Ultrasound and Alternative EchoTechniques


Please note: You’ve reached this site because you’ve been made aware your patient has been implanted with a medical device known as the WiSE Cardiovascular Resynchronization Therapy (CRT) System. The WiSE CRT System consists of (i) an ultrasound transmitter implanted in the lower left area of the chest between the ribs; (ii) a separate battery module under the left armpit area; and (iii) a small ultrasound-sensitive Electrode implanted inside the left ventricle of the patient’s heart.


  • Be cautious in exposing this patient to sources of Ultrasound. There is a slight potential that the Electrode implanted in the left ventricle of their heart could receive ultrasound pulses and convert them to untimed stimulation pulses. Hence, imaging devices used in echocardiography for transthoracic imaging, for vascular imaging, intracardiac imaging, doppler echocardiography, and transesophageal echocardiography should be used with caution on this patient. Focusing ultrasound energy directly on the electrode during imaging or using high intensities of ultrasound throughout the body increases the potential for this extra stimulation for this patient. In the event of extra stimulation during a transthoracic echocardiography procedure immediately remove the imaging probe from the patient and discontinue imaging. To continue with imaging, consideration must be given to reducing the power output, selecting a different imaging mode, or using a different imaging position to avoid focusing on the electrode.
  • Reference the “Alternate Echocardiography Guidelines with Reduced Power Settings” document PRIOR to performing an echocardiography.
  • Whenever therapeutic or diagnostic ultrasound is used for patients implanted with the WiSE CRT system, a defibrillator should be available in case of tachyarrhythmia (abnormally fast heart rates) occurring. In the event of an external or internal defibrillation shock, the performance of the implanted device will need to be checked by the implanting physician (see the patient wallet card for contact information).
  • Avoid exposure to High Intensity Ultrasound Sources. (e.g. Lithotripsy therapy or therapeutic ultrasound) High intensity ultrasound may cause inappropriate cardiac stimulation or damage to the Pulse Generator.

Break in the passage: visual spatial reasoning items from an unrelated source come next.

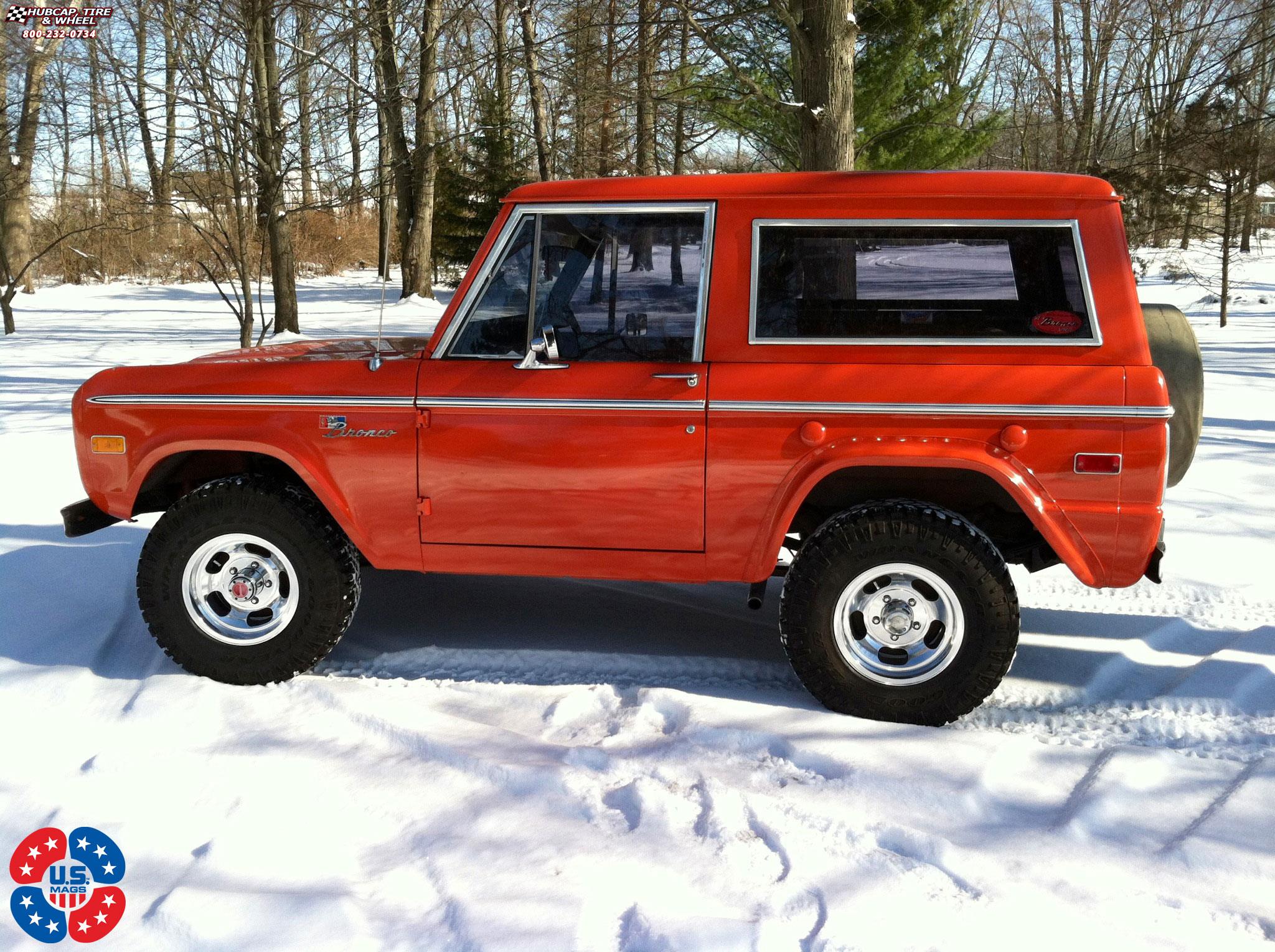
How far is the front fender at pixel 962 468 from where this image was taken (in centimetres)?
345

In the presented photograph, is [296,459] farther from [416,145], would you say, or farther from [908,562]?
[416,145]

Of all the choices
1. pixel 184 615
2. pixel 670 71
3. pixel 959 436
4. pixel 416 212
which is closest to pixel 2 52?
pixel 416 212

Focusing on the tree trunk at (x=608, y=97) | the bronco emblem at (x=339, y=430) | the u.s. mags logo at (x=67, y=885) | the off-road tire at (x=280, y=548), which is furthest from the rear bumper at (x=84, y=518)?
Answer: the tree trunk at (x=608, y=97)

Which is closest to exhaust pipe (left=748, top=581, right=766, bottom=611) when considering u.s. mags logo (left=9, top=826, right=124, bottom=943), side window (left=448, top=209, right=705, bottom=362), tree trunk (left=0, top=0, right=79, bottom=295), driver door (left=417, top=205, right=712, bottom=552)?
driver door (left=417, top=205, right=712, bottom=552)

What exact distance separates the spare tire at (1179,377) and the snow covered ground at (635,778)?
2.97 ft

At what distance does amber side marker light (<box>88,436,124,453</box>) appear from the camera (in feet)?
13.0

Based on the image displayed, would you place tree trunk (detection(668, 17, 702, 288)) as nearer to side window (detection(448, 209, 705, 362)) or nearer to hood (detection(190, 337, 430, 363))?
side window (detection(448, 209, 705, 362))

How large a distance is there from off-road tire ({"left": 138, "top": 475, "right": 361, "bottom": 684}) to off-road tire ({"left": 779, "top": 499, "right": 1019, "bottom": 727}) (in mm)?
1669

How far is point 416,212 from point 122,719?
62.9 ft

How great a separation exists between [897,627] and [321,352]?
2502 mm

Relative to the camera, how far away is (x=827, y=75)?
300 inches

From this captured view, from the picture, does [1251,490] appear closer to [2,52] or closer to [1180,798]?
[1180,798]

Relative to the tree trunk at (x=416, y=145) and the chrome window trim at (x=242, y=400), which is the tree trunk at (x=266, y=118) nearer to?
the tree trunk at (x=416, y=145)

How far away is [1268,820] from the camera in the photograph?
3.00 m
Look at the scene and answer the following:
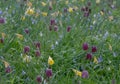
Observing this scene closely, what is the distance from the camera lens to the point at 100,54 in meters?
3.60

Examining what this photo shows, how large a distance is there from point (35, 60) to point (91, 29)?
126 centimetres

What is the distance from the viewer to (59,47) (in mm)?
3537

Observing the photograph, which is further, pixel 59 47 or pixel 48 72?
pixel 59 47

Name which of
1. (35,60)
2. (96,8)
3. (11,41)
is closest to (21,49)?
(11,41)

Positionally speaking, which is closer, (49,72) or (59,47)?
(49,72)

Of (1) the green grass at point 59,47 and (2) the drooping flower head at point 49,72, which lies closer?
(2) the drooping flower head at point 49,72

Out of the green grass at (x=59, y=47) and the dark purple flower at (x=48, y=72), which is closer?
the dark purple flower at (x=48, y=72)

Other Medical Interactions Requiring Caution Or To Be Avoided

  • Be cautious after the patient has received an external or internal defibrillation shock. Always check for correct device performance after the patient has received a defibrillation shock as the device may have reset its operation.
  • Be cautious in changing the programming of the patient’s co-implanted pacemaker, ICD, or CRT system. The WiSE-CRT system relies on detection of a specific pulse width used for right ventricle pacing in order to synchronize pacing of the left ventricle. Programming changes may inhibit pacing from the WiSE-CRT system.
  • Avoid exposure to Magnetic Resonance Imaging (MRI). The implanted system may be permanently and unpredictably damaged by strong magnetic fields associated with MRI and may cause harm to the patient.
  • Avoid exposure to Radiofrequency-based devices. Do not expose the WiSE-CRT system to RF devices used for tissue ablation and/or cauterization in close proximity to the implanted devices as this may damage the device.
  • Avoid exposure to Diathermy. Do not expose the WiSE-CRT system to diathermy which heats tissue by delivery of high frequency electromagnetic radiation, electric current or ultrasonic waves as this may damage the device.
  • Avoid exposure to Radiation. Do not expose the WiSE-CRT system to Radiation therapy, particularly focused radiation in close proximity to the implanted devices as this may damage the device.
  • Avoid exposure to Transcutaneous Electrical Nerve Stimulation (TENS) or other Neurological Stimulation devices. Use of these devices in patients with a WiSE-CRT System may cause inappropriate sensing leading to inappropriate cardiac stimulation at the Electrode.


The WiSE-CRT pacing mode may be programmed Off using a specific programmer instrument. Contact the patient’s physician (see the patient’s wallet card) or contact the manufacturer to program the device.